*EXERCISE DETAILS*: Once you have read the entries below, repeat all of them exactly.

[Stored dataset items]
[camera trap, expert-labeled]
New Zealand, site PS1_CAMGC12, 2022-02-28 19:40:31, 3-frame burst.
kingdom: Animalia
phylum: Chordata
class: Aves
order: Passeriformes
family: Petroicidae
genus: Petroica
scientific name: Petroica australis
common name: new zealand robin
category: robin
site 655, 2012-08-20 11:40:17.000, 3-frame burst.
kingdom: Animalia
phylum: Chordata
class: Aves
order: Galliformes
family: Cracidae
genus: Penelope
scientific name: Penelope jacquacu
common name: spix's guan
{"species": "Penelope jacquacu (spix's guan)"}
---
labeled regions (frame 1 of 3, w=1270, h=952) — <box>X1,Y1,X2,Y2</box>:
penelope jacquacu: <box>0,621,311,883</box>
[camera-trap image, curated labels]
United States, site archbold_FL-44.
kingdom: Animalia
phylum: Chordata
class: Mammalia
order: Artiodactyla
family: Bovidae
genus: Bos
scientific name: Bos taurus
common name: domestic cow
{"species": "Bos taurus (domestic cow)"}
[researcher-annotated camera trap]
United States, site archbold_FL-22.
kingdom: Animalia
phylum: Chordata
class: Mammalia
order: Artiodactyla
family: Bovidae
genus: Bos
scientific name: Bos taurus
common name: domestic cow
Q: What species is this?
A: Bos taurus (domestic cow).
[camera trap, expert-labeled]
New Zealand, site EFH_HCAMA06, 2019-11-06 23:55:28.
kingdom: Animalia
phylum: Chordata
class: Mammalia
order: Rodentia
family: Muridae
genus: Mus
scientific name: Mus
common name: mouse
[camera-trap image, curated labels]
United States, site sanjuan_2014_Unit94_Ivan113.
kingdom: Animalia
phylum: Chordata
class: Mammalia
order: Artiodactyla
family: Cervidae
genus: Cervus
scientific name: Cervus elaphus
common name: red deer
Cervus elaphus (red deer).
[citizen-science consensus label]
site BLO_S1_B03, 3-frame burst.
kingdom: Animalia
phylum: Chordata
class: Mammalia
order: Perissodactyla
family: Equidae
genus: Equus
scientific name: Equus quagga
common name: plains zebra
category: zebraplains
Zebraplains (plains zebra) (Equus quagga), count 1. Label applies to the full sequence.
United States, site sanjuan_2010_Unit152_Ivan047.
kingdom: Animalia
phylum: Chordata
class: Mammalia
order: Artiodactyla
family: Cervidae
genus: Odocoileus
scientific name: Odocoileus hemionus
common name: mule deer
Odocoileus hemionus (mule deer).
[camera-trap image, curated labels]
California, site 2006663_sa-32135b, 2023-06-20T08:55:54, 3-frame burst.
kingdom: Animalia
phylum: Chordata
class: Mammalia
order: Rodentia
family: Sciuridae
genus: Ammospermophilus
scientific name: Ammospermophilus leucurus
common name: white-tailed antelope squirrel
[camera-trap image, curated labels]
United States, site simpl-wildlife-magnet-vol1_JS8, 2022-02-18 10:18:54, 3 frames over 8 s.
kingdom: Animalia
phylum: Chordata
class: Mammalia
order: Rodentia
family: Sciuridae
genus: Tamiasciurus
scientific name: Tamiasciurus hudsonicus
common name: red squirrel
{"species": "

*EXPECTED ANSWER*:
[camera trap, expert-labeled]
New Zealand, site PS1_CAMGC12, 2022-02-28 19:40:31, 3-frame burst.
kingdom: Animalia
phylum: Chordata
class: Aves
order: Passeriformes
family: Petroicidae
genus: Petroica
scientific name: Petroica australis
common name: new zealand robin
category: robin
site 655, 2012-08-20 11:40:17.000, 3-frame burst.
kingdom: Animalia
phylum: Chordata
class: Aves
order: Galliformes
family: Cracidae
genus: Penelope
scientific name: Penelope jacquacu
common name: spix's guan
{"species": "Penelope jacquacu (spix's guan)"}
---
labeled regions (frame 1 of 3, w=1270, h=952) — <box>X1,Y1,X2,Y2</box>:
penelope jacquacu: <box>0,621,311,883</box>
[camera-trap image, curated labels]
United States, site archbold_FL-44.
kingdom: Animalia
phylum: Chordata
class: Mammalia
order: Artiodactyla
family: Bovidae
genus: Bos
scientific name: Bos taurus
common name: domestic cow
{"species": "Bos taurus (domestic cow)"}
[researcher-annotated camera trap]
United States, site archbold_FL-22.
kingdom: Animalia
phylum: Chordata
class: Mammalia
order: Artiodactyla
family: Bovidae
genus: Bos
scientific name: Bos taurus
common name: domestic cow
Q: What species is this?
A: Bos taurus (domestic cow).
[camera trap, expert-labeled]
New Zealand, site EFH_HCAMA06, 2019-11-06 23:55:28.
kingdom: Animalia
phylum: Chordata
class: Mammalia
order: Rodentia
family: Muridae
genus: Mus
scientific name: Mus
common name: mouse
[camera-trap image, curated labels]
United States, site sanjuan_2014_Unit94_Ivan113.
kingdom: Animalia
phylum: Chordata
class: Mammalia
order: Artiodactyla
family: Cervidae
genus: Cervus
scientific name: Cervus elaphus
common name: red deer
Cervus elaphus (red deer).
[citizen-science consensus label]
site BLO_S1_B03, 3-frame burst.
kingdom: Animalia
phylum: Chordata
class: Mammalia
order: Perissodactyla
family: Equidae
genus: Equus
scientific name: Equus quagga
common name: plains zebra
category: zebraplains
Zebraplains (plains zebra) (Equus quagga), count 1. Label applies to the full sequence.
United States, site sanjuan_2010_Unit152_Ivan047.
kingdom: Animalia
phylum: Chordata
class: Mammalia
order: Artiodactyla
family: Cervidae
genus: Odocoileus
scientific name: Odocoileus hemionus
common name: mule deer
Odocoileus hemionus (mule deer).
[camera-trap image, curated labels]
California, site 2006663_sa-32135b, 2023-06-20T08:55:54, 3-frame burst.
kingdom: Animalia
phylum: Chordata
class: Mammalia
order: Rodentia
family: Sciuridae
genus: Ammospermophilus
scientific name: Ammospermophilus leucurus
common name: white-tailed antelope squirrel
[camera-trap image, curated labels]
United States, site simpl-wildlife-magnet-vol1_JS8, 2022-02-18 10:18:54, 3 frames over 8 s.
kingdom: Animalia
phylum: Chordata
class: Mammalia
order: Rodentia
family: Sciuridae
genus: Tamiasciurus
scientific name: Tamiasciurus hudsonicus
common name: red squirrel
{"species": "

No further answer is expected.